* Problem requirements
Every entry has to be output exactly, with none skipped.

------ Material for the task ------

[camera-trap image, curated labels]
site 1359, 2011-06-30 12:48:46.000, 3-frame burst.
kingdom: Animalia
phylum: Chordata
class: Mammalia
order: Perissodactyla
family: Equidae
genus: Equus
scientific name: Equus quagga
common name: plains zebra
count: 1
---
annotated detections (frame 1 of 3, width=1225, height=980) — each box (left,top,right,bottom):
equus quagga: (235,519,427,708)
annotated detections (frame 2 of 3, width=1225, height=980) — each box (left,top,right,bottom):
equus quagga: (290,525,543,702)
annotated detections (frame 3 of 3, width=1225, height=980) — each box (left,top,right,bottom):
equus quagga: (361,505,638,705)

------

* Exercise output
[camera-trap image, curated labels]
site 1359, 2011-06-30 12:48:46.000, 3-frame burst.
kingdom: Animalia
phylum: Chordata
class: Mammalia
order: Perissodactyla
family: Equidae
genus: Equus
scientific name: Equus quagga
common name: plains zebra
count: 1
---
annotated detections (frame 1 of 3, width=1225, height=980) — each box (left,top,right,bottom):
equus quagga: (235,519,427,708)
annotated detections (frame 2 of 3, width=1225, height=980) — each box (left,top,right,bottom):
equus quagga: (290,525,543,702)
annotated detections (frame 3 of 3, width=1225, height=980) — each box (left,top,right,bottom):
equus quagga: (361,505,638,705)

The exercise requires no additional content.